##### Information given #####
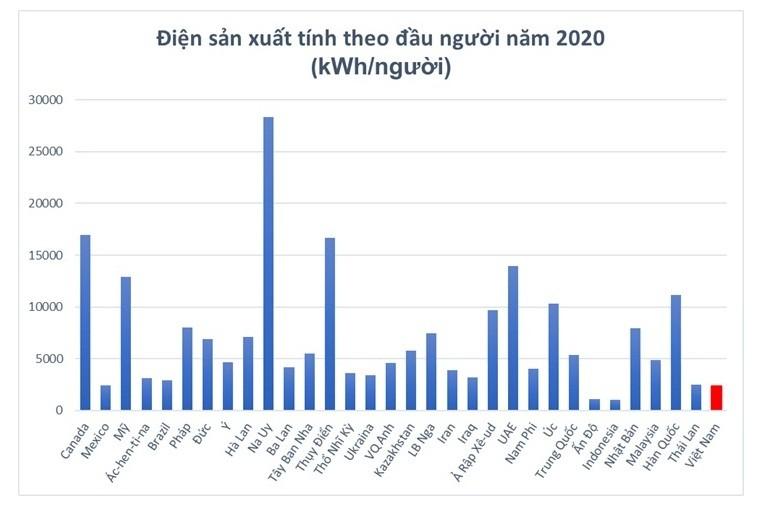 Ngành điện thế giới và Việt Nam năm đầu Covid-19 [Kỳ 1]: Sản lượng điện sản xuất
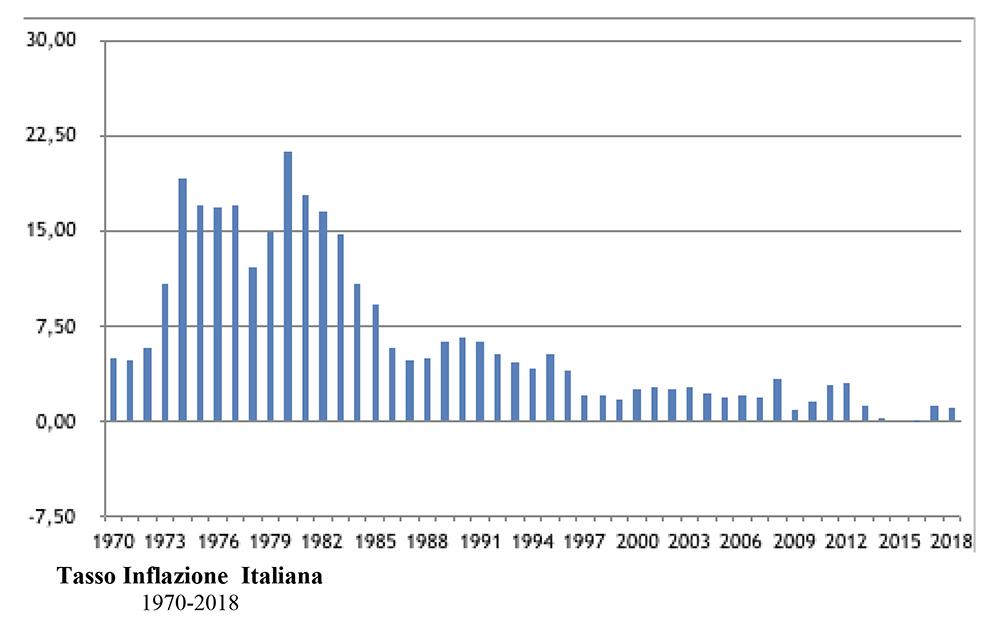 Tasso inflazione italiana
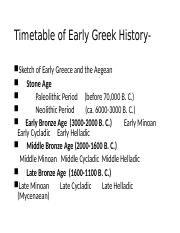 OVERVIEW+of+Greek+History+until+Philip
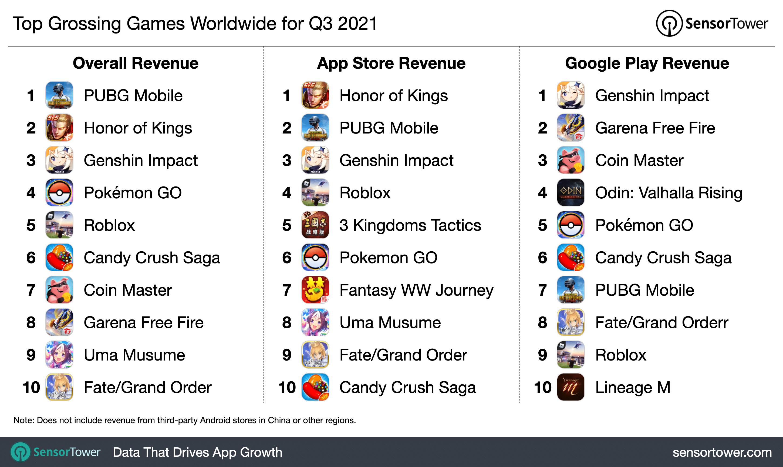 Receita de jogos mobile no 3º trimestre
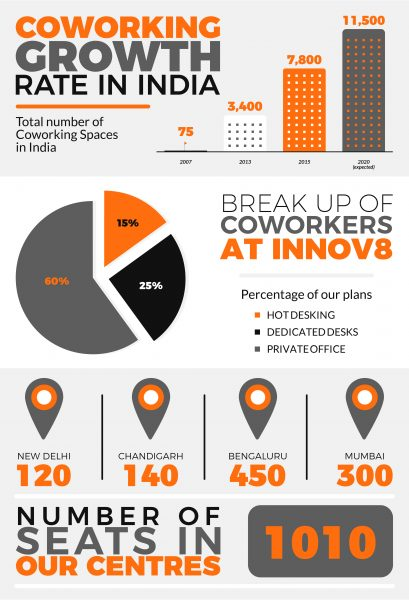 coworking-infographic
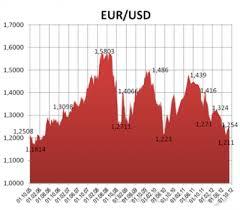 В финансовый рынок входят ИнстаФорекс надёжный брокер  В финансовый рынок входят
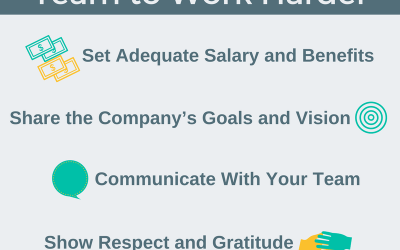 Infographic: How to Motivate Your Team to Work Harder / Top Incentives Employees Want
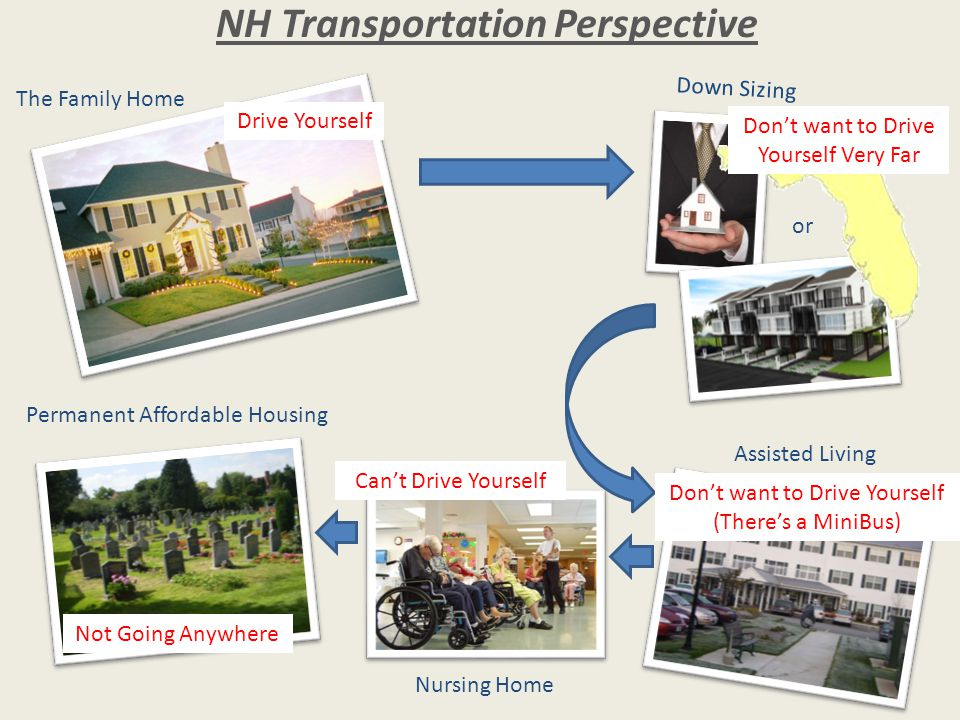 The Family Home Down Sizing or NH Transportation Perspective Assisted Living Nursing Home Permanent Affordable Housing Drive Yourself Don't want to Drive Yourself Very Far Don't want to Drive Yourself (There's a MiniBus) Can't Drive Yourself Not Going Anywhere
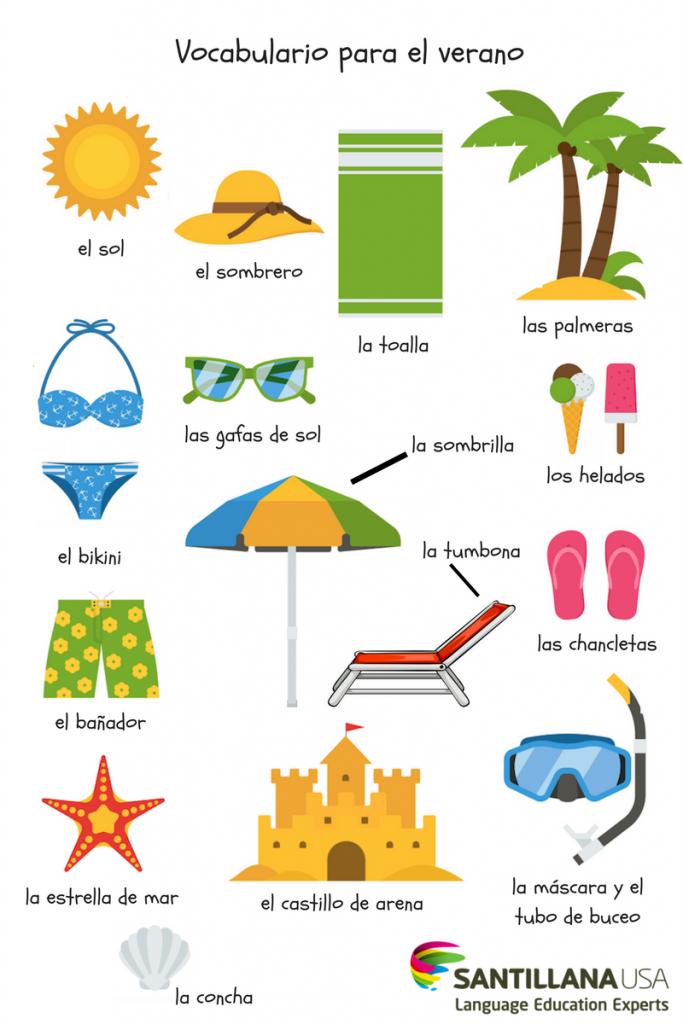 vocabulario para el verano spanisch ense ando espa ol. Black Bedroom Furniture Sets. Home Design Ideas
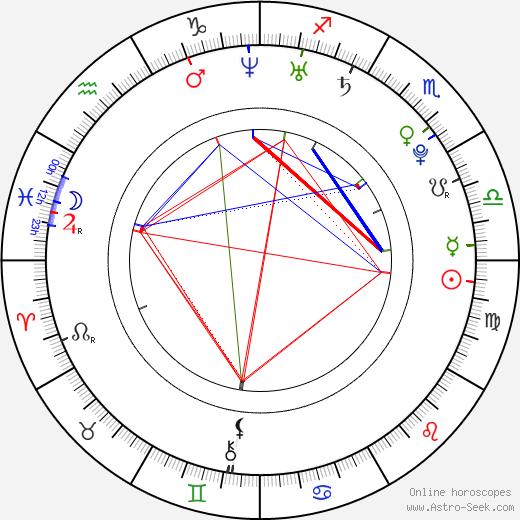 Sarah Alles birth chart, Sarah Alles astro natal horoscope, astrology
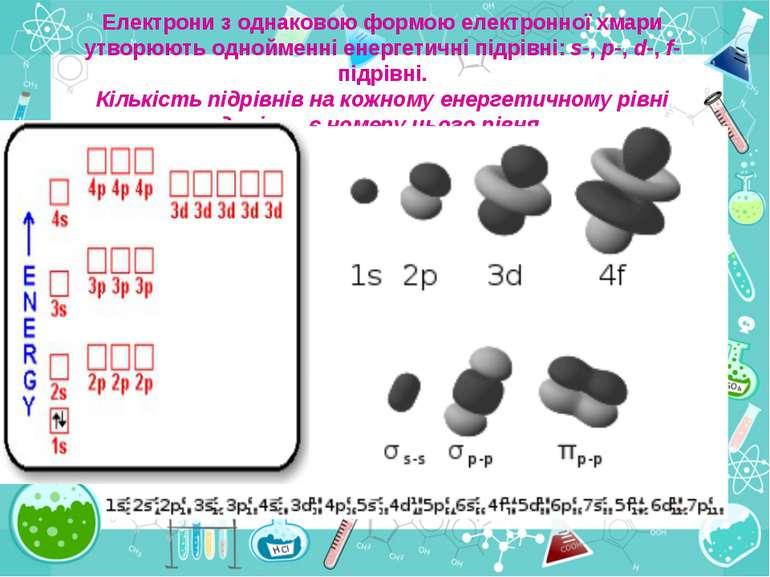 Електрони з однаковою формою електронної хмари утворюють однойменні енергетич...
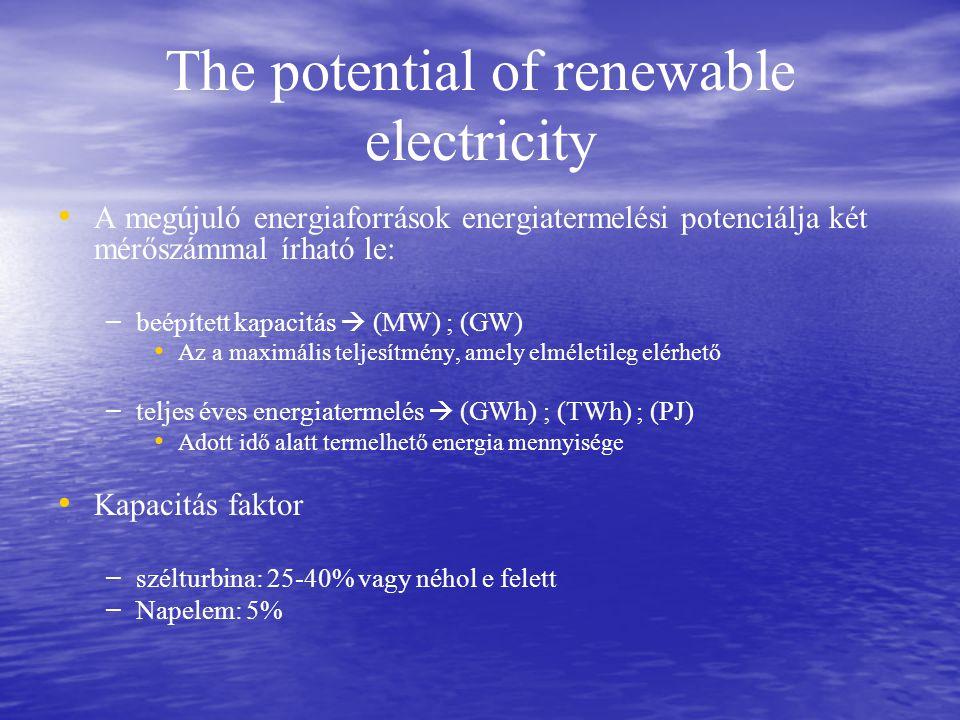 A megújuló energiaforrások energiatermelési potenciálja két mérőszámmal írható le: – – beépített kapacitás  (MW) ; (GW) Az a maximális teljesítmény, amely elméletileg elérhető – – teljes éves energiatermelés  (GWh) ; (TWh) ; (PJ) Adott idő alatt termelhető energia mennyisége Kapacitás faktor – – szélturbina: 25-40% vagy néhol e felett – – Napelem: 5% The potential of renewable electricity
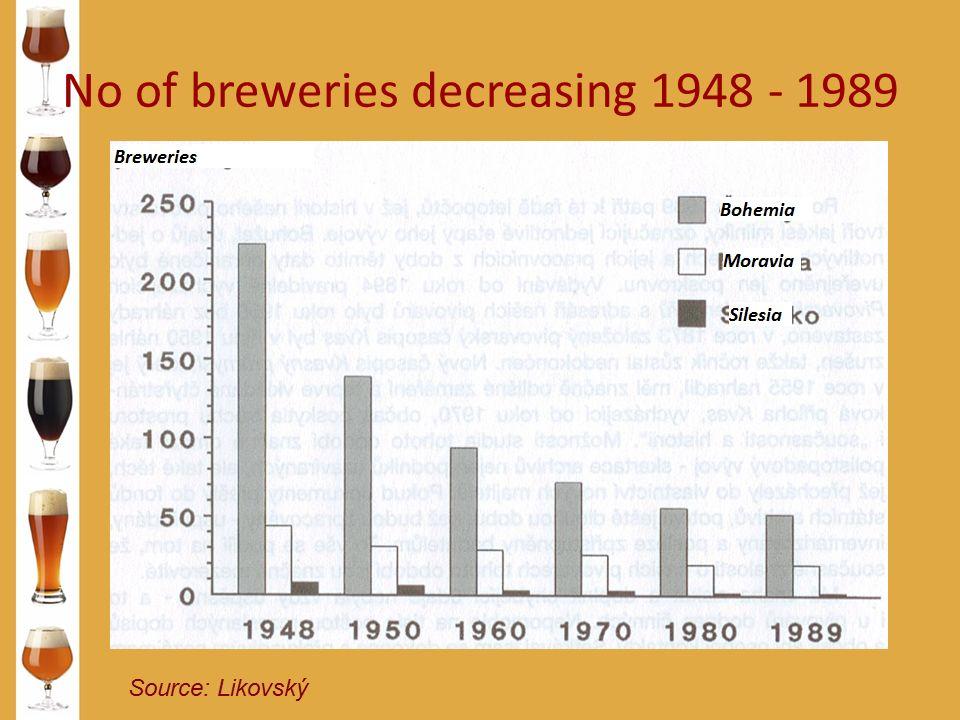 No of breweries decreasing 1948 - 1989 Source: Likovský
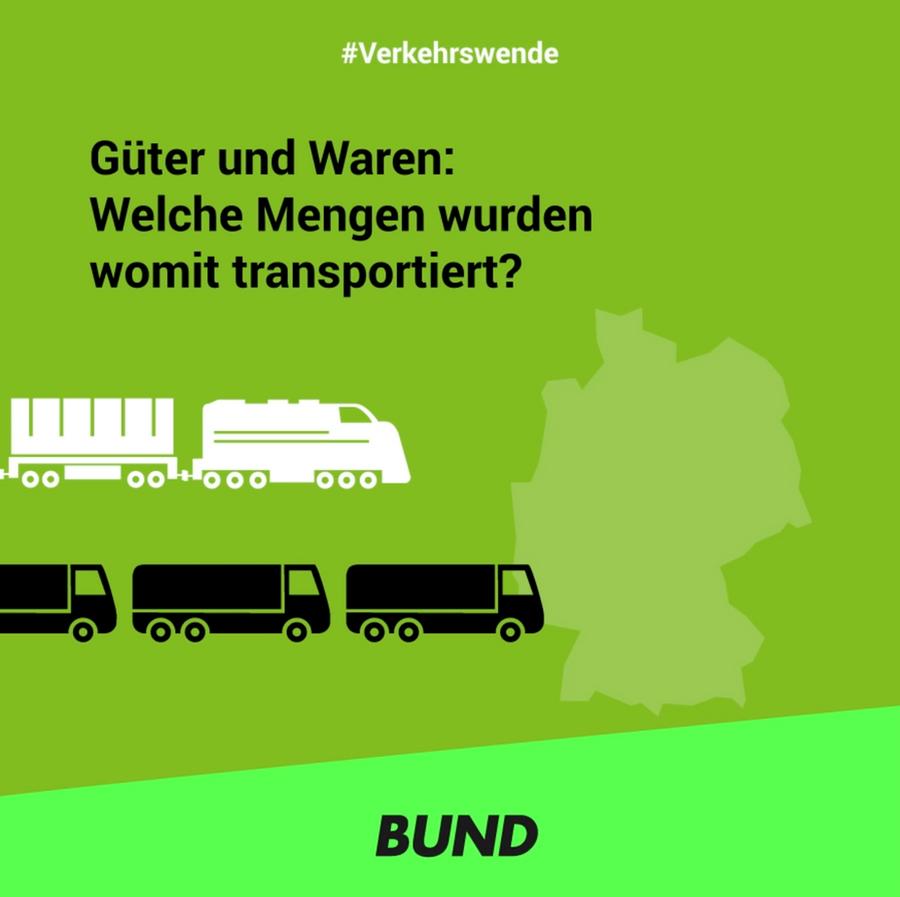 BUND, Verkehrswende 2020 Post-Serie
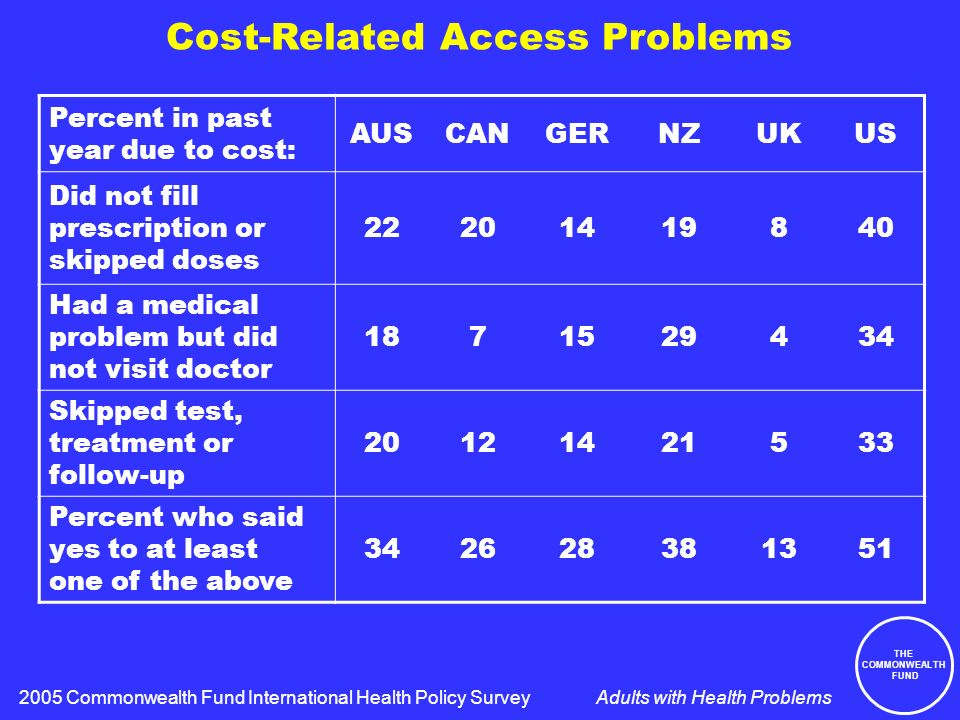 THE COMMONWEALTH FUND Adults with Health Problems Cost-Related Access Problems Percent in past year due to cost: AUSCANGERNZUKUS Did not fill prescription or skipped doses 22201419840 Had a medical problem but did not visit doctor 1871529434 Skipped test, treatment or follow-up 20121421533 Percent who said yes to at least one of the above 342628381351 2005 Commonwealth Fund International Health Policy Survey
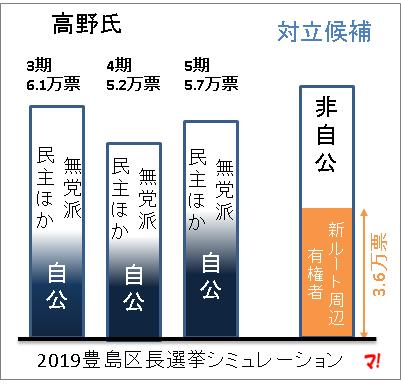 2019豊島区長選挙シミュレーション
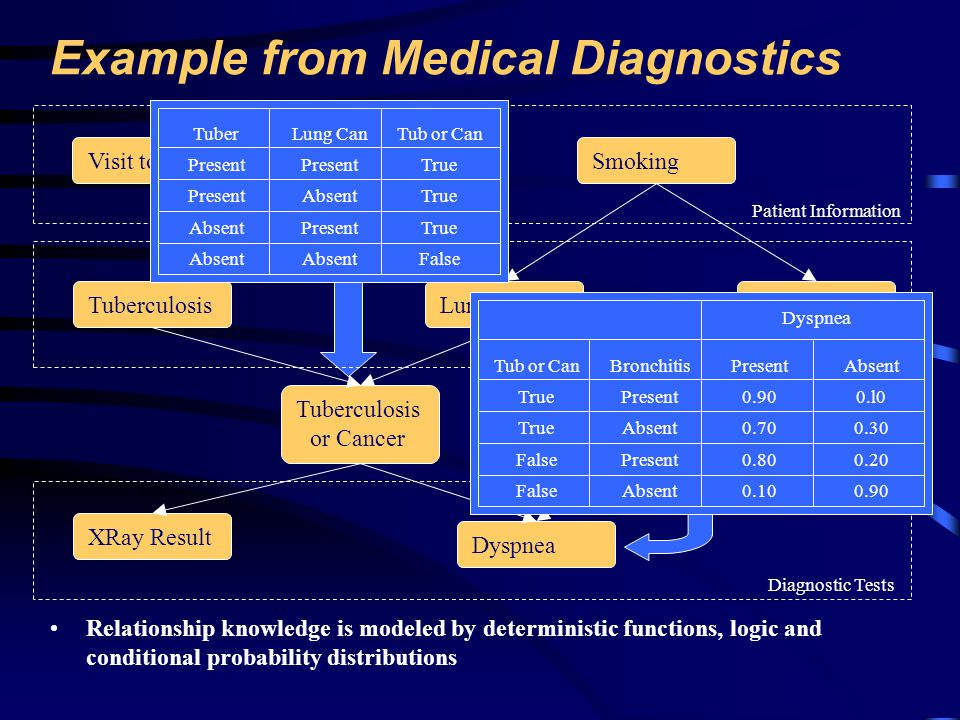Example from Medical Diagnostics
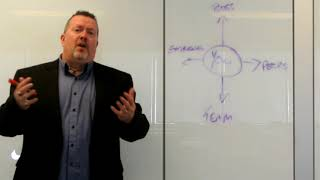 Lessons From Scotland Yard: Influencing Within Your Organization Part 2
#####
# Work to complete
First drop every picture, then print the data above exactly as it stands.

# The answer
 Ngành điện thế giới và Việt Nam năm đầu Covid-19 [Kỳ 1]: Sản lượng điện sản xuất
 Tasso inflazione italiana
 OVERVIEW+of+Greek+History+until+Philip
 Receita de jogos mobile no 3º trimestre
 coworking-infographic
 В финансовый рынок входят ИнстаФорекс надёжный брокер  В финансовый рынок входят
 Infographic: How to Motivate Your Team to Work Harder / Top Incentives Employees Want
 The Family Home Down Sizing or NH Transportation Perspective Assisted Living Nursing Home Permanent Affordable Housing Drive Yourself Don't want to Drive Yourself Very Far Don't want to Drive Yourself (There's a MiniBus) Can't Drive Yourself Not Going Anywhere
 vocabulario para el verano spanisch ense ando espa ol. Black Bedroom Furniture Sets. Home Design Ideas
 Sarah Alles birth chart, Sarah Alles astro natal horoscope, astrology
 Електрони з однаковою формою електронної хмари утворюють однойменні енергетич...
 A megújuló energiaforrások energiatermelési potenciálja két mérőszámmal írható le: – – beépített kapacitás  (MW) ; (GW) Az a maximális teljesítmény, amely elméletileg elérhető – – teljes éves energiatermelés  (GWh) ; (TWh) ; (PJ) Adott idő alatt termelhető energia mennyisége Kapacitás faktor – – szélturbina: 25-40% vagy néhol e felett – – Napelem: 5% The potential of renewable electricity
 No of breweries decreasing 1948 - 1989 Source: Likovský
 BUND, Verkehrswende 2020 Post-Serie
 THE COMMONWEALTH FUND Adults with Health Problems Cost-Related Access Problems Percent in past year due to cost: AUSCANGERNZUKUS Did not fill prescription or skipped doses 22201419840 Had a medical problem but did not visit doctor 1871529434 Skipped test, treatment or follow-up 20121421533 Percent who said yes to at least one of the above 342628381351 2005 Commonwealth Fund International Health Policy Survey
 2019豊島区長選挙シミュレーション
Example from Medical Diagnostics
 Lessons From Scotland Yard: Influencing Within Your Organization Part 2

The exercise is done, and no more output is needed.